Un froid de qualité se juge à l'aune de trois critères : la stabilité et l'homogénéité de la température, la faculté à conserver la fraîcheur des produits (couleurs, textures, arômes) et enfin, la capacité à garantir leur sécurité microbiologique. Un bon froid ne doit donc ni dessécher, ni ramollir, ni altérer la qualité organoleptique, qu'elle soit gustative ou visuelle. Le challenge se pose surtout en vitrines semi-ouvertes voire totalement ouvertes (qui restent plus pratiques pour un service continu) car l'air réfrigéré est en contact direct avec l'atmosphère du magasin.

Manteau de froid Alors que le froid statique était autrefois préféré au froid ventilé, jugé trop desséchant, aujourd'hui la situation s'inverse car la technologie a largement progressé. C'est le cas par exemple chez RGR, une société alsacienne précurseur dans le domaine du froid ventilé en linéaires. « En vitrine ouverte, le froid statique laisse l'air ambiant circuler librement autour des pâtisseries. Le résultat n'est donc pas optimal, surtout en été quand la température du magasin monte. La ventilation dynamique forme par contre un rideau d'air qui enveloppe les aliments exposés et permet de les conserver à une température à coeur (jusqu'à +2°C) tout en évitant leur desséchement, y compris dans un environnement chaud (de 25 à 35°C selon le modèle). Notre technologie a encore évolué dernièrement : le ventilateur propulse désormais l'air à travers un évaporateur de grande dimension placé sous la surface d'exposition. Ce dernier refroidit donc non seulement le plateau par contact mais aussi le rideau d'air qui circule autour des produits » indique Thomas Gassert, directeur de RGR. Notez que certains modèles assurent une réfrigération stable à +2-3°C jusqu'à une température ambiante en magasin de 25°C, alors que d'autres, plus performants, peuvent fonctionner jusqu'à 35°C !

Vitrine OCF avec plateau 3 en 1 System et cellules LED collées sur vitrage.

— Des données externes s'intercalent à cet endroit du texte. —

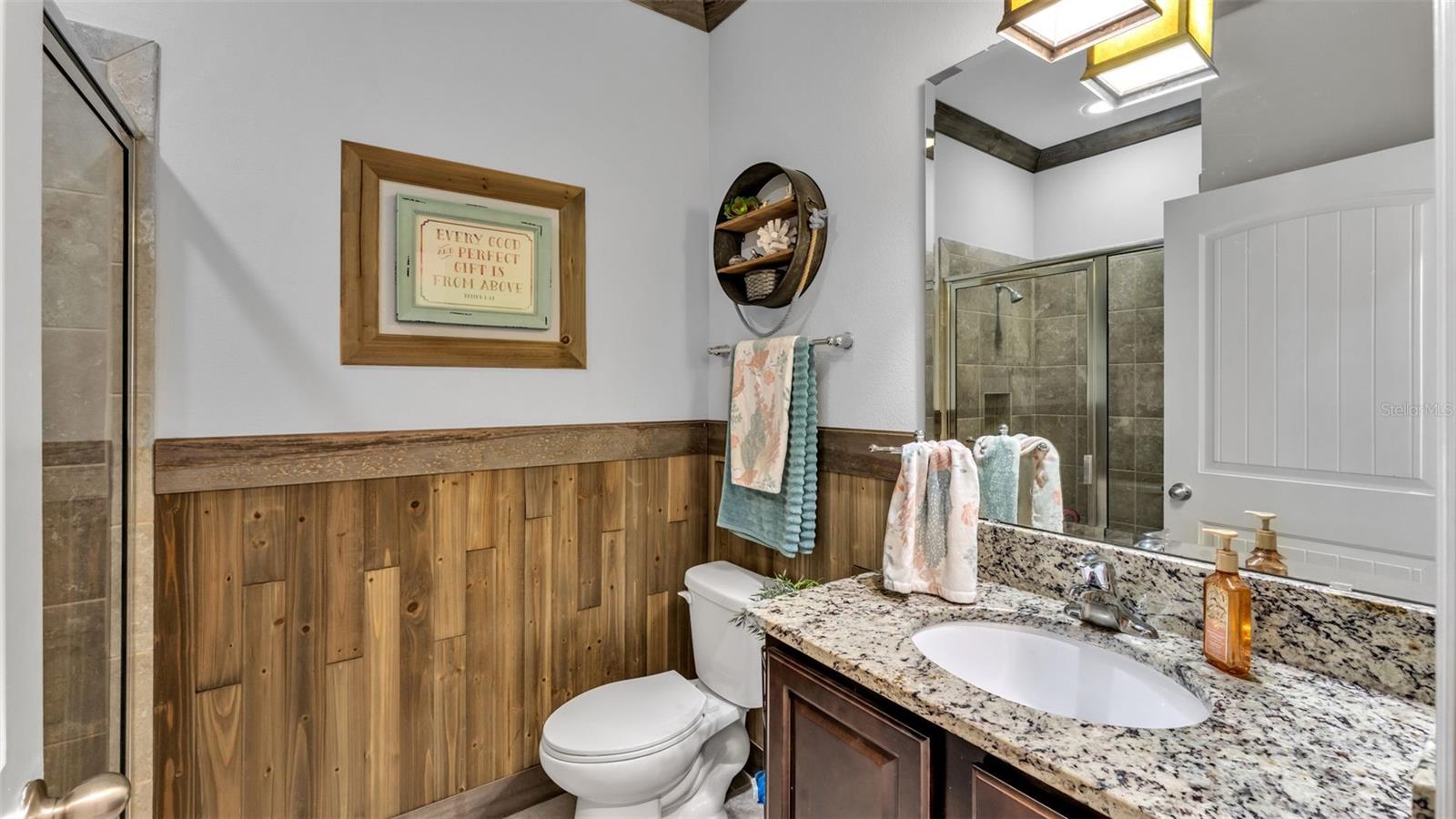 TERRALARGO PH 02 - Residential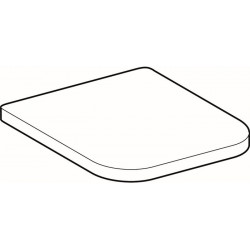 Abattant WC ARTIS adapté pour WC 205400 manhattan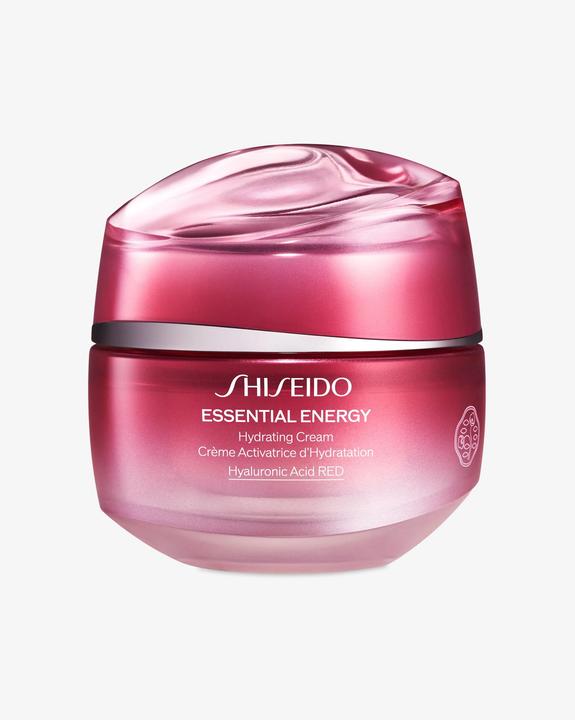 Immagine prodotto Shiseido Essentials Energy Hydratant Crème (30 ml, Crema da giorno, SPF 20)
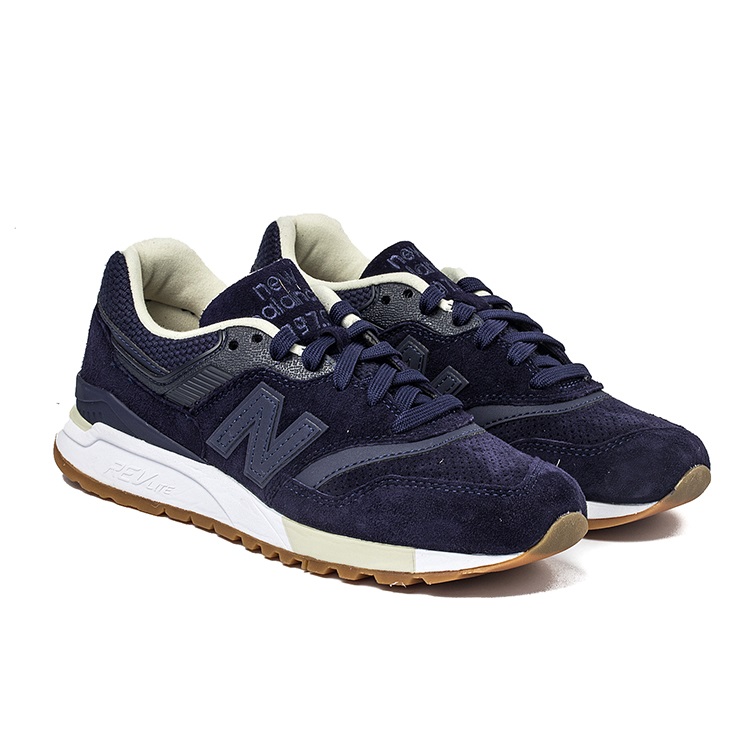 New Balance 997.5 藏青色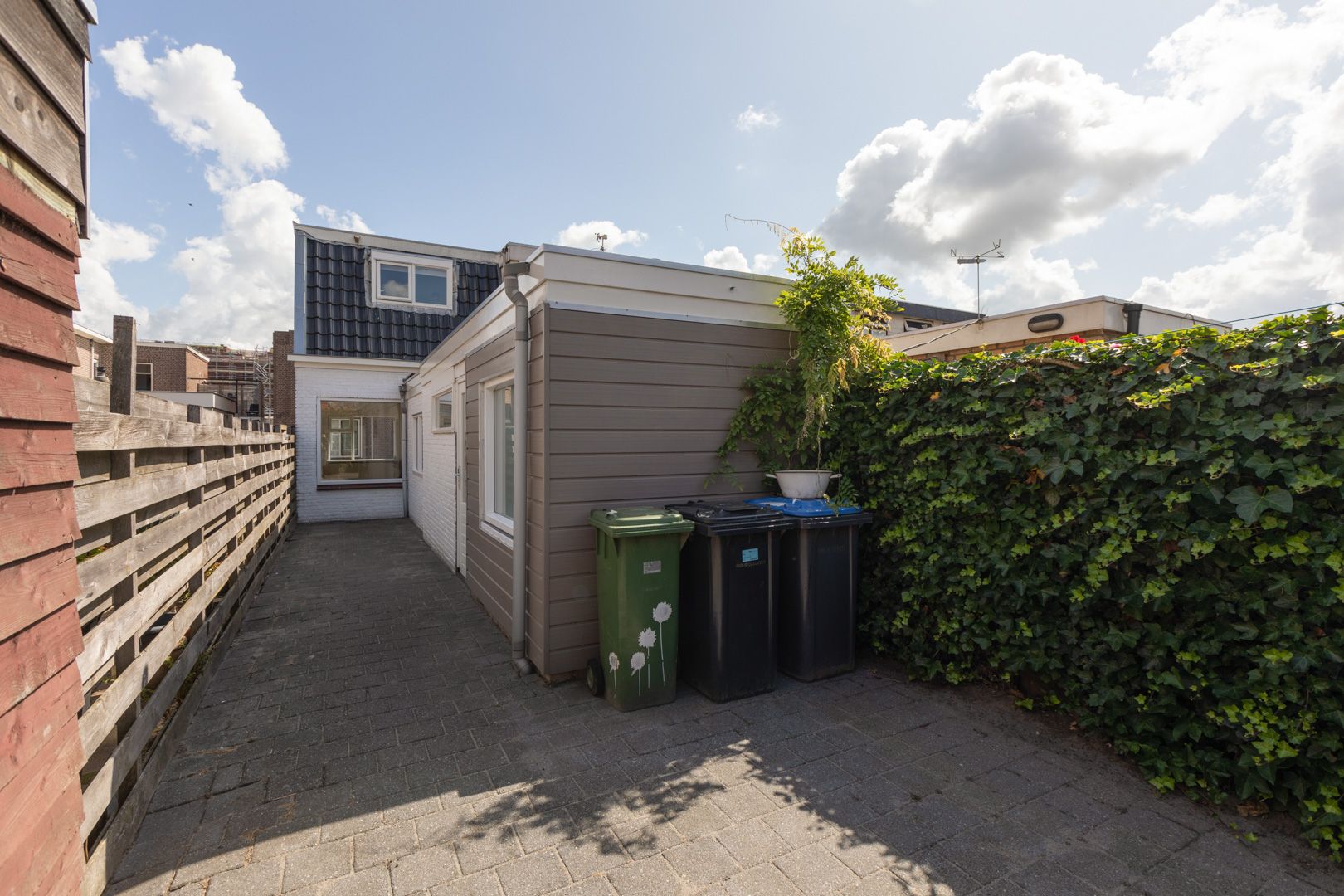 Foto 3 van de Bourbonstraat 2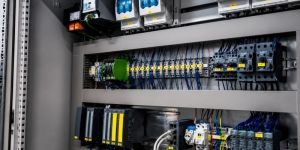 Power Distribution Panel Installation Service
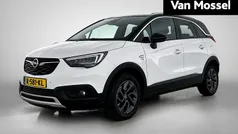 Gebruikt 2020 Opel Crossland X Edition SUV | € 15.740 (Eerlijke prijs)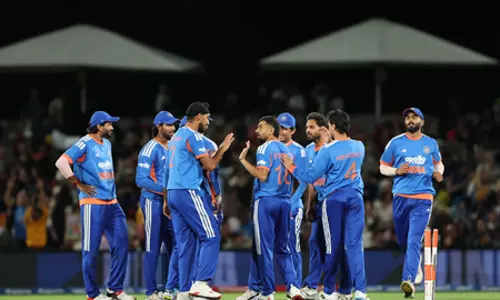 वेलिंगटन में कैसा है टीम इंडिया का टी20 रिकॉर्ड? कोहली की कप्तानी में सुपर ओवर में मिली थी जीत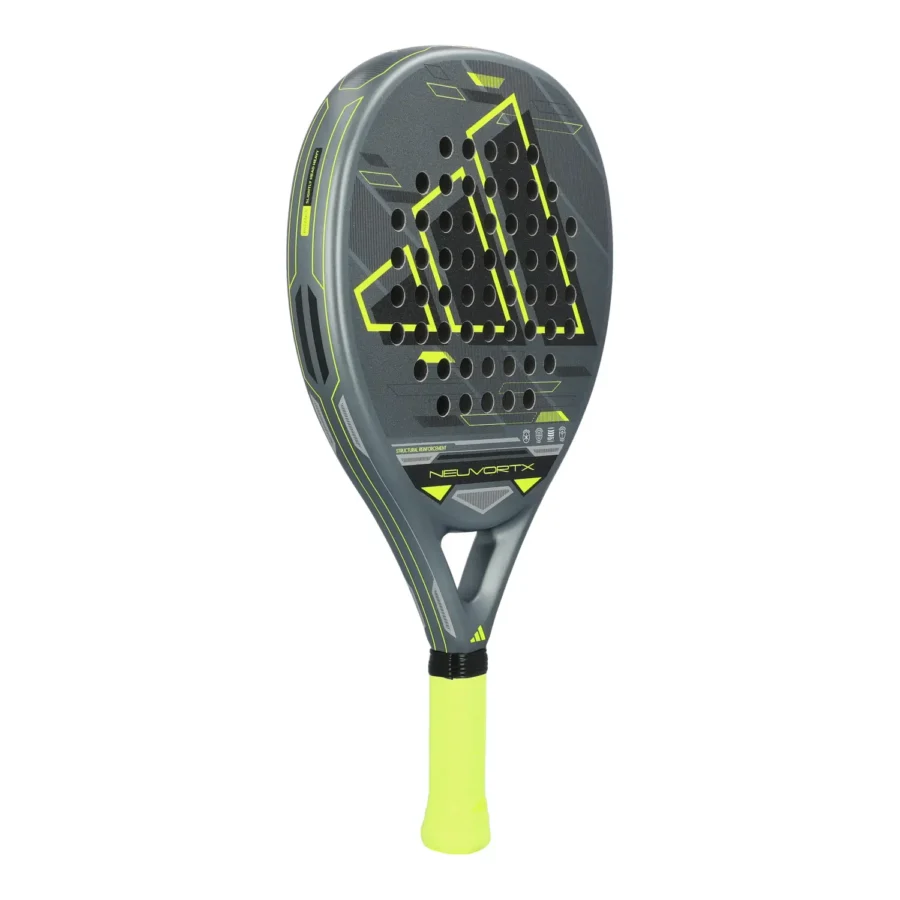 מחבט פאדל Adidas Neuvortx Black Lima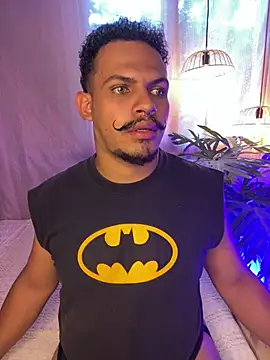 Show de javi_Collins na webcam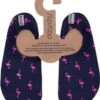 Slipstop Ella - Donker Blauw Met Roze Flamingo's -Watersporten Benodigdheden 988x1200 4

Monobloc La combinaison d'un froid de contact et d'un froid ventilé offre encore davantage de stabilité. Cette stratégie s'impose en vitrines négatives pour sorbets et crèmes glacées. En pâtisserie et traiteur, le matériau du plateau de présentation peut accumuler le froid et opposer une inertie thermique face aux perturbations de l'environnement. OCF a mis au point par exemple un support alliant design, hygiène et qualité thermique (3 en 1 System). « Les grilles de soufflage et de reprise d'air et le plateau d'exposition sont regroupés en un seul et unique élément. Par sa ligne épurée, celui-ci offre non seulement un environnement visuel attractif, mais confère également de nombreux avantages techniques. On évite d'abord les jonctions entre les grilles et le plateau qui constituent une source fréquente d'encrassement et de contamination. Conçu à partir d'un matériau composite avec 70 % de pierre (et 30 % de résine), le support offre une inertie thermique élevée tout en bénéficiant de propriétés antibactériennes. Le plateau est amovible : il peut aussi être nettoyé facilement, même en lave-batterie », affirme Guillaume Zanlorenzi, dirigeant d'OCF.

Atmosphère contrôlée Aujourd'hui certains constructeurs (comme OCF et Panem) parviennent à réfrigérer plusieurs étagères (en vitrine semi-ouverte) en orientant et en canalisant un flux d'air à +2-4°C grâce à une propulsion aéraulique spécifique. « L'étagère est en général simplement climatisée entre 8 et 12°C. Par ce procédé, nos clients bénéficient d'un gain de surface réfrigérée de 30 % pour un budget supérieur de 10 % seulement, ce qui peut être intéressant dans les boutiques qui manquent de place », reprend-il. L'hygrométrie de l'air peut aussi être contrôlée de 50 à 85 % de manière à préserver les produits qui séjournent plusieurs jours voire plusieurs semaines en vitrine, comme les fromages ou les chocolats. « Ce dispositif (Hygro +, disponible sur option) est réglé de manière à n'engendrer aucune condensation, ni aucun ramollissement. En travaillant avec un pâtissier- chocolatier de renom, on s'est rendu compte qu'une hygrométrie fixée à 70 % permettait aussi de préserver la brillance, les arômes et les couleurs de certaines finitions d'entremets. On propose depuis cette fonctionnalité aux artisans particulièrement exigeants », ajoute Guillaume Zanlorenzi. Pour le chocolat par contre, il est préférable de réguler l'air ambiant pour parvenir à un taux d'hygrométrie de 50-55 %. Stabilisation de la température, maîtrise des flux d'air, régulation de l'humidité… rien n'arrête le progrès dès lors qu'il s'agit de vos plus belles créations.